## [ASSIGNED TASK 1]
According to the passage on OCR uses and limitations, what accuracy can clear, printed block letters achieve?
## [ASSIGNED TASK 2]
Extend the passage on OCR uses and limitations, continuing from its final sentence.

## [PASSAGE FOR REVIEW]
++++++++
Practical Use Cases for OCR

Digitizing Scanned Documents

Physical documents — contracts, letters, forms, invoices — become fully searchable and editable text through OCR. This is the original and most common use case. Once digitized, documents can be indexed, searched, and archived without manual transcription.

Extracting Text from Screenshots

When you need to copy text from an image where copy-paste is disabled — a locked PDF, a web app that blocks selection, an error message captured in a screenshot — OCR extracts it in seconds. This is especially useful for technical error messages, software dialogs, and mobile app screenshots.

Processing Business Cards

Photographing a business card and running OCR extracts name, email, phone number, and address into editable text, ready to paste into a contacts app or CRM. This eliminates manual transcription of contact details.

Accessibility and Archiving

Many historical documents exist only as scans or photographs. OCR transforms them into accessible text that screen readers can read aloud for visually impaired users, and that search engines can index for researchers.

Receipts and Expense Tracking

Photographing receipts and running OCR extracts line items, amounts, and dates that can be pasted directly into expense reports or accounting software, eliminating manual data entry.

Multilingual Documents

When working with documents in foreign languages, OCR extracts the text so it can be pasted into a translation tool. This is far faster than manually typing characters from an unfamiliar alphabet.

OCR Limitations to Understand

OCR is not perfect. Understanding its limitations helps you manage expectations and prepare images appropriately:

• Handwriting accuracy is low — Tesseract is primarily trained on printed text. Clear, printed block letters may achieve 70-80% accuracy; cursive is often 40-60% or lower. Dedicated handwriting recognition engines (like those in Google Keep or Apple Notes) are purpose-trained for this use case and perform significantly better.
• Complex layouts may lose structure — Multi-column layouts, tables, and forms can have their structure flattened during extraction. The text is present but the column or cell alignment may not be preserved.
• Mathematical and scientific notation is difficult — Superscripts, subscripts, fractions, and special symbols (∑, ∫, ≤) are poorly handled by general-purpose OCR.
++++++++
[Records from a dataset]
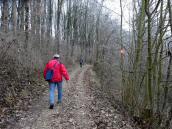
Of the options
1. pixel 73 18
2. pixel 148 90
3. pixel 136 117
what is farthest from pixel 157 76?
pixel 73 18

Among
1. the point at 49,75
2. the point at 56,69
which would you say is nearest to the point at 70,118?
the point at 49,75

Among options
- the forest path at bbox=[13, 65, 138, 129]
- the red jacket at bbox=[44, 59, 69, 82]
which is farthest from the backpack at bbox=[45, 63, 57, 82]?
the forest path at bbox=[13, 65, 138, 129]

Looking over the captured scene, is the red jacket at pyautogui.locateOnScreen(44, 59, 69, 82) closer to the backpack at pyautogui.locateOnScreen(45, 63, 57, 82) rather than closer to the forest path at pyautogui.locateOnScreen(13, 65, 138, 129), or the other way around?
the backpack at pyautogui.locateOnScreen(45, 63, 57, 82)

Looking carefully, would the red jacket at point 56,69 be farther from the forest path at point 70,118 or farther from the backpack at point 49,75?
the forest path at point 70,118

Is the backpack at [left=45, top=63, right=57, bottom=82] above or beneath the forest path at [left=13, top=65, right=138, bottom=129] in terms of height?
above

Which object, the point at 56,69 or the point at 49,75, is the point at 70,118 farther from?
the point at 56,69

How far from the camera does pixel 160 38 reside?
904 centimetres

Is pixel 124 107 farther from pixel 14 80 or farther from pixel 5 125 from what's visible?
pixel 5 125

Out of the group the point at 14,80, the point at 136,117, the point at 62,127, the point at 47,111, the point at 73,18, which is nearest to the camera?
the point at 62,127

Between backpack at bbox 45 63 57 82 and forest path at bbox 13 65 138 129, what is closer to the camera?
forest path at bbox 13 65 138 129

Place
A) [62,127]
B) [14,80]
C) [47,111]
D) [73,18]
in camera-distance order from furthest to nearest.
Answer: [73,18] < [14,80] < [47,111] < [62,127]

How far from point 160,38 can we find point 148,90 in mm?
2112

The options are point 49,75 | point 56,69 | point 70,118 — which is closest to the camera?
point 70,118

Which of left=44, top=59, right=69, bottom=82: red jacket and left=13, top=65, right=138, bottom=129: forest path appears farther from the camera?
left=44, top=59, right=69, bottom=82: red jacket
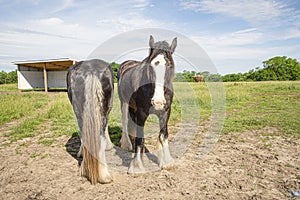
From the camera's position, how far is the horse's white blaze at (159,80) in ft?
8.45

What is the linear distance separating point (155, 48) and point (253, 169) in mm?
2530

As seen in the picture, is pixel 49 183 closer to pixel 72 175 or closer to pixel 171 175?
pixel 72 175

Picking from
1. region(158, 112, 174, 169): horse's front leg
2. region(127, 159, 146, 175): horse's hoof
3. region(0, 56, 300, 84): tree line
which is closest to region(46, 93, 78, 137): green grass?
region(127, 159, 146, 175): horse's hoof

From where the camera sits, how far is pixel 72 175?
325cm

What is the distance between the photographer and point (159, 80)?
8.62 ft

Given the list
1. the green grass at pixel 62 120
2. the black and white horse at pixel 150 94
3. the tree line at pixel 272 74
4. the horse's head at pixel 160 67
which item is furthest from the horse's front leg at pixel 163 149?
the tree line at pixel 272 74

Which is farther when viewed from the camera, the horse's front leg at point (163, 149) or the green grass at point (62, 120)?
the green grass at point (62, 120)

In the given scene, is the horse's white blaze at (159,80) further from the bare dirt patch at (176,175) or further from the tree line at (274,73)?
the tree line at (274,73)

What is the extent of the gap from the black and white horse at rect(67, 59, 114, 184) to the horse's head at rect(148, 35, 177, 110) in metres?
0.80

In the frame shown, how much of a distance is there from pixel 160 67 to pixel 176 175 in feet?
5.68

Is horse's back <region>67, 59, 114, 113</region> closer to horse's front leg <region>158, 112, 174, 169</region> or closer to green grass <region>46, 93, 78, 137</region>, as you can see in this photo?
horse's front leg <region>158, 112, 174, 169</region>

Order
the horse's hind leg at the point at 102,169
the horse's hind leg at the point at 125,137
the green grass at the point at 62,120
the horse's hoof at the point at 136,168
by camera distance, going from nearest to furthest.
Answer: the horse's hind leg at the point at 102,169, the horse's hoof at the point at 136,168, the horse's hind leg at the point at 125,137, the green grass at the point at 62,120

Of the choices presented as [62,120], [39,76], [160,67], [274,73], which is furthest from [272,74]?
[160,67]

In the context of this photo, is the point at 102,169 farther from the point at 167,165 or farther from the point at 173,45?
++++++++
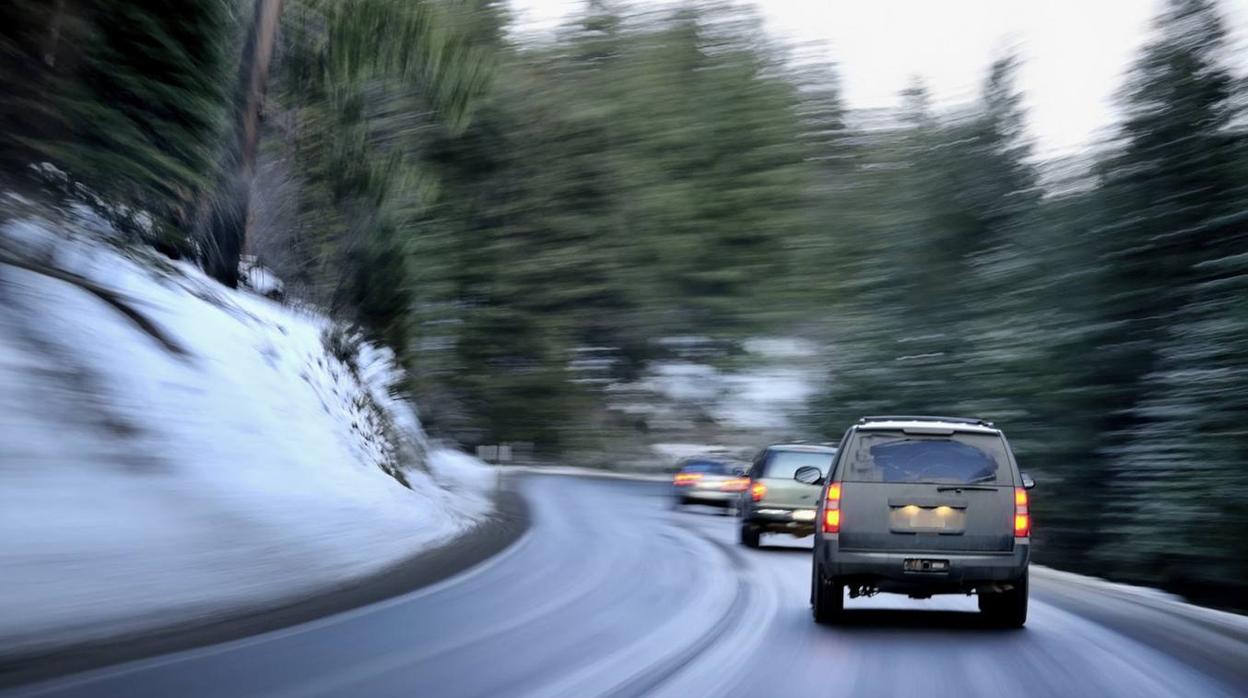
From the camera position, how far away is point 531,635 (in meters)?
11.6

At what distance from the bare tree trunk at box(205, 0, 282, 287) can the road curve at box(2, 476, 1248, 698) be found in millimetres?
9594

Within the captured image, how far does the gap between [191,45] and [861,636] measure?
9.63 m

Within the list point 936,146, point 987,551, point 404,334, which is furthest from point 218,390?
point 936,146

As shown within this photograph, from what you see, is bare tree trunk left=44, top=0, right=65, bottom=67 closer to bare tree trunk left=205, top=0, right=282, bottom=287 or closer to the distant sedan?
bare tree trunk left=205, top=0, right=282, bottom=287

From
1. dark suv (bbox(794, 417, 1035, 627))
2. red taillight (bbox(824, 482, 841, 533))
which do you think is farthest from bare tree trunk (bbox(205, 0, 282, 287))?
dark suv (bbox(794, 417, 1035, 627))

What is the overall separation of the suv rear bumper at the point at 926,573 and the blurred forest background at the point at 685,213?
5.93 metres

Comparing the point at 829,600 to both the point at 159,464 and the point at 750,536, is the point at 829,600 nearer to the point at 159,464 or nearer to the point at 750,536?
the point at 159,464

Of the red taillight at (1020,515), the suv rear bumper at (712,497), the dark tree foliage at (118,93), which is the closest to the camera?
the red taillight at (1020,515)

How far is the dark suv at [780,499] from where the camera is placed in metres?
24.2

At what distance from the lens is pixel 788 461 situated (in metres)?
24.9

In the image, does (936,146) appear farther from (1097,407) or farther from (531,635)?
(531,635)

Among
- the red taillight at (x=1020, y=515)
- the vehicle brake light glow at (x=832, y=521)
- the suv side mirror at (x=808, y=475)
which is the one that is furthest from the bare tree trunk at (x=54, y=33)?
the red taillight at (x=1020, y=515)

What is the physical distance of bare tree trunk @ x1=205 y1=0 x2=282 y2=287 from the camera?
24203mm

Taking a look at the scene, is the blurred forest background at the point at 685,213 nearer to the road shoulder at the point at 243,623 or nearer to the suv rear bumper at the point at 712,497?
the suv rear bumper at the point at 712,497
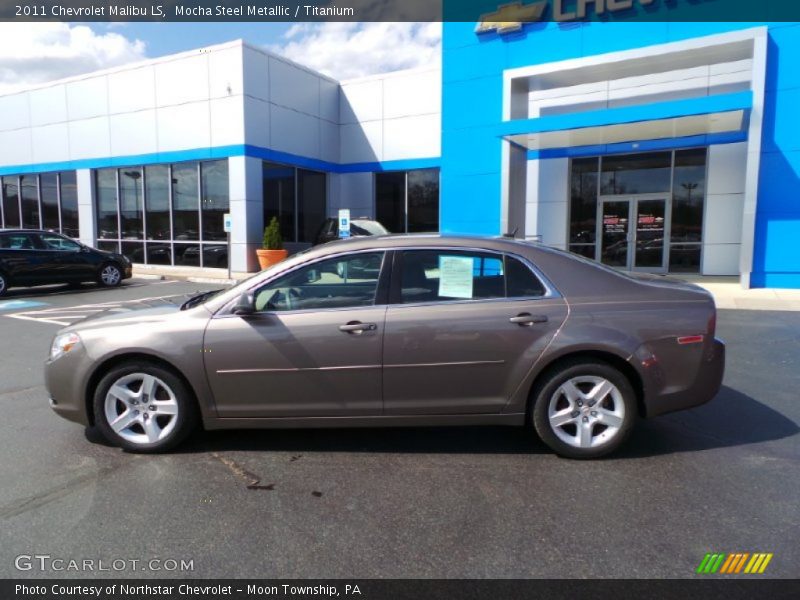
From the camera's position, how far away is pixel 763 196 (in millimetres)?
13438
++++++++
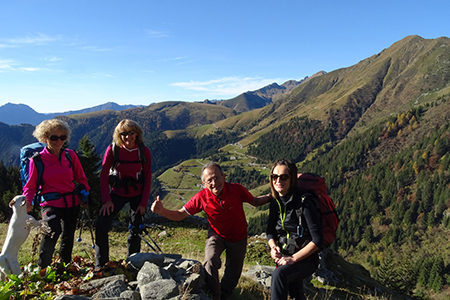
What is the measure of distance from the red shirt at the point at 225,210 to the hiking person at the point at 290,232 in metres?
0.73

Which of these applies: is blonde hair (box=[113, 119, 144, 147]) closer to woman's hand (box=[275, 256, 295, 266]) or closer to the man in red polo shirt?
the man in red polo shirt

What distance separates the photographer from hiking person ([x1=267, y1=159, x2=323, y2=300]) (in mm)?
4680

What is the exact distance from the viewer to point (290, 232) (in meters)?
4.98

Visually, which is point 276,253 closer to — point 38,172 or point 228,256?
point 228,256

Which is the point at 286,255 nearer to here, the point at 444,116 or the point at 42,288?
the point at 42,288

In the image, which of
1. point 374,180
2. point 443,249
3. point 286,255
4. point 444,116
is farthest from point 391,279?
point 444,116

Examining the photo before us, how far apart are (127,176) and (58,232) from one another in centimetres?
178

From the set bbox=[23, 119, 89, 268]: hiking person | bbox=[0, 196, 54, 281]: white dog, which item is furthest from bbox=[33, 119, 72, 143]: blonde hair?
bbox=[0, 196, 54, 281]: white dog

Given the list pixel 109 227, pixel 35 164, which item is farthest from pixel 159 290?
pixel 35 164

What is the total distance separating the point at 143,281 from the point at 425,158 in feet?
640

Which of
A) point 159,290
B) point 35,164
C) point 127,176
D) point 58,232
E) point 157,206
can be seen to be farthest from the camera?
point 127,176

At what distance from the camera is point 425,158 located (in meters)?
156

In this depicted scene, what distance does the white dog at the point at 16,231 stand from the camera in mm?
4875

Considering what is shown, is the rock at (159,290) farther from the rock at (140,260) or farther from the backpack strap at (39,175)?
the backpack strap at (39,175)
++++++++
## [TASK RESULT 1]
They may achieve 70-80% accuracy.

## [TASK RESULT 2]
• Right-to-left languages require correct settings — Arabic and Hebrew read right to left. Select the correct language to ensure the engine handles text direction properly.

Privacy: Why Browser-Based OCR Matters

Many OCR services — including free cloud-based tools — upload your documents to remote servers for processing. For everyday images this is fine, but for sensitive content it creates real risk: legal documents, financial records, medical reports, and personal identification documents should not be uploaded to third-party servers you do not control.

Browser-based OCR eliminates this concern entirely. The image is processed locally in your browser; nothing is transmitted. This makes it safe to use with confidential documents, and it also means the tool works without an internet connection once the page has loaded.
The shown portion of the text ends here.